→ **Exercise details**
Extract all of the entries and give them again, word for word.

(Records from a dataset)
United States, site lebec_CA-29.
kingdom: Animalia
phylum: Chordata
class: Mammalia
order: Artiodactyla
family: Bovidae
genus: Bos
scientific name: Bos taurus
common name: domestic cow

→ **Solution for this problem**
United States, site lebec_CA-29.
kingdom: Animalia
phylum: Chordata
class: Mammalia
order: Artiodactyla
family: Bovidae
genus: Bos
scientific name: Bos taurus
common name: domestic cow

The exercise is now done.